Best seen today as a historical document of the time, rather than a wearisome skirmish over the definition of the word ‘propaganda’ or whether it would have convinced anyone at the time.
Still, Roger Ebert’s negative reappraisal of this film briefly summarised on the Wikipedia article) is of some interest to those intrigued by the United States’ contemporary attitude towards the Nazis and the Second World War. But he remains wrong that the film is “clumsy” in its messaging. It’s not entirely one note as he implies, even though I would concede that it’s all in the same key — the music especially so, in fact, with the marshall bands switching from the tonic and dominant with tedious inevitability. The film also reminds you how intensely factional the Nazi party was: despite all of their rhetoric about ‘one Reich’, we can plainly see an awful number of paramilitary organisations, army sections, elite guards, governmental departments and interest groups that each require their own salute… and no doubt careful juggling of political territory (and fragile egos) behind the scenes by Hitler as well, no doubt.
Anyway, Ebert ends his updated review with “a sobering thought” that:
Most of the people on the screen were dead within a few years.
A decidedly chilling remark, that. It not only feels somewhat unearned from the moral vantage-point of a cosy media class, it has a rather cruel and sadistic undertone which is magnified once you recall the large number of children in the film.
But did the film have any effect anyway? Surely that is the more urgent question over those undecidable question of the film's aesthetic qualities? It is probably impossible to be sure, but in Guy Pessach and Michal Shur's 2018 illuminating paper on the interface between Copyright and the Holocaust, they astutely point out "from the Nazi viewpoint, the [film] was so successful that after Triumph of the Will there was no need to make any other propaganda film about Hitler."
Anyway, I’d rather close this out by quoting Susan Sontag on the ever-crucial distance between the subject as depicted in a documentary and the object as it exists in reality:
To call Leni Riefenstahl’s The Triumph of the Will and The Olympiad masterpieces is not to gloss over Nazi propaganda with aesthetic lenience. The Nazi propaganda is there. But something else is there, too, which we reject at our loss. Because they project the complex movements of intelligence and grace and sensuousness, these two films of Riefenstahl (unique among works of Nazi artists) transcend the categories of propaganda or even reportage. And we find ourselves—to be sure, rather uncomfortably—seeing ‘Hitler’ and not Hitler, the ‘1936 Olympics’ and not the 1936 Olympics. Through Riefenstahl’s genius as a film-maker, the ‘content’ has—let us even assume, against her intentions—come to play a purely formal role.”

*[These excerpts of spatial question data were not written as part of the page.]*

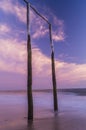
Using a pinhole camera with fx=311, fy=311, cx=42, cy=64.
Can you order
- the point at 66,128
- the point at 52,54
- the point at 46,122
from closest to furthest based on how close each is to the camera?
1. the point at 66,128
2. the point at 46,122
3. the point at 52,54

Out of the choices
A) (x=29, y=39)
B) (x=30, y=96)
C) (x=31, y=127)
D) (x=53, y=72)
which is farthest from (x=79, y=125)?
(x=53, y=72)

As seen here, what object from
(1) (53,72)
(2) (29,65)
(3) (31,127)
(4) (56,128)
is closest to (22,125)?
(3) (31,127)

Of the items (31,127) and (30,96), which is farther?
Answer: (30,96)

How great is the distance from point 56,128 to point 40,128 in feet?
1.56

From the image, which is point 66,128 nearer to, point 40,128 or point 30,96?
point 40,128

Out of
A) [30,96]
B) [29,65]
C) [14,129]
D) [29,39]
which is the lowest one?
[14,129]

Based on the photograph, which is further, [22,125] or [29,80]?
[29,80]

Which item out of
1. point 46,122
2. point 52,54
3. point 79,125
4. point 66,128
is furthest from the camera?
point 52,54

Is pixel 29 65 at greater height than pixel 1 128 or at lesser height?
greater

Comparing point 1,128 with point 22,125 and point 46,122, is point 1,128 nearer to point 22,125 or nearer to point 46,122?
point 22,125

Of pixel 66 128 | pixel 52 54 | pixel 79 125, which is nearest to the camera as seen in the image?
pixel 66 128

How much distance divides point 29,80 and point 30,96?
1.84ft

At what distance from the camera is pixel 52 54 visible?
44.7ft

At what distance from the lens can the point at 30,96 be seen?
10859mm
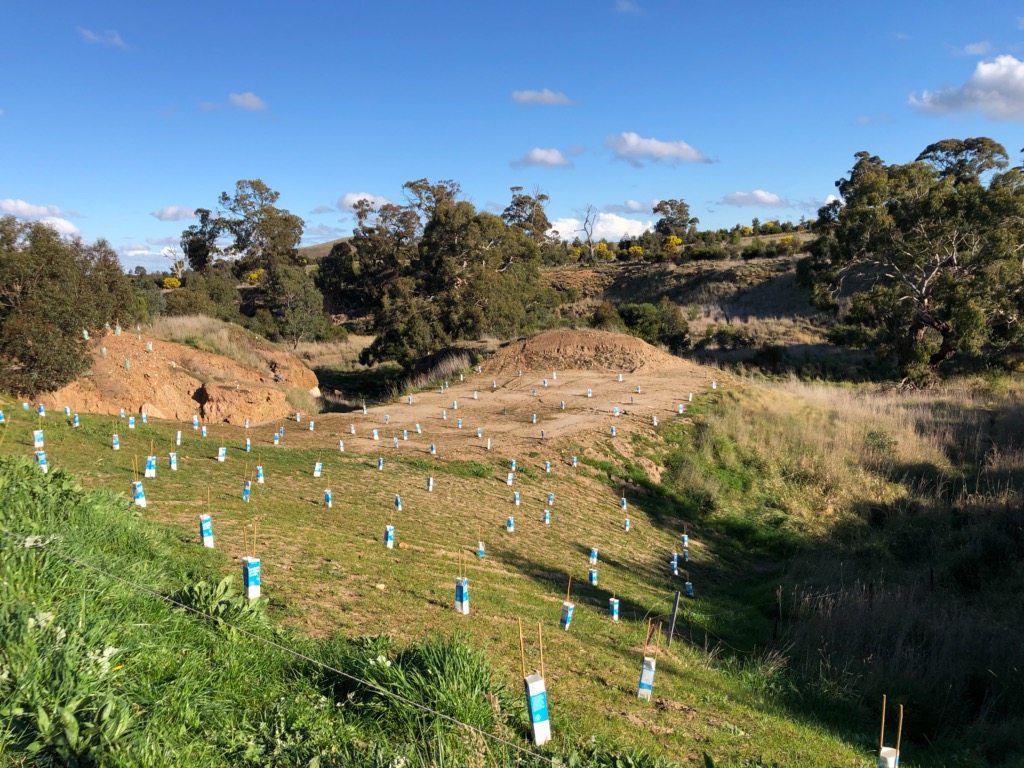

(Unrelated: An entire book could be written on the ethical and legal dimensions of the copyright to this film.)
It is generally thought that National Socialism stands only for brutishness and terror. But this is not true. National Socialism—or, more broadly, fascism—also stands for an ideal, and one that is also persistent today, under other banners: the ideal of life as art, the cult of beauty, the fetishism of courage, the dissolution of alienation in ecstatic feelings of community; the repudiation of the intellect; the family of man (under the parenthood of leaders).These ideals are vivid and moving to many people, and it is dishonest—and tautological—to say that one is affected by Triumph of the Will and Olympiad because they were made by a film maker of genius. Riefenstahl’s films are still effective because, among other reasons, their longings are still felt, because their content is a romantic ideal to which many continue to be attached.
— Susan Sontag (New York Review of Books, 1975)
We can never know. We no longer know who's speaking. The films of that time have become our memories, as if through some horrendous magic spell. The World War and its preamble are swept along in this endless movie, leaving us unable to distinguish between true and false. And since the Reich recruited more filmmakers, directors, cameramen, sound engineers, and stagehands than any other protagonist in this drama, we can say that our images of the war, at least before the Russians and Americans entered it, will for ever be directed by Joseph Goebbels. History unspools before our eyes, like a film by Joseph Goebbels. It's extraordinary.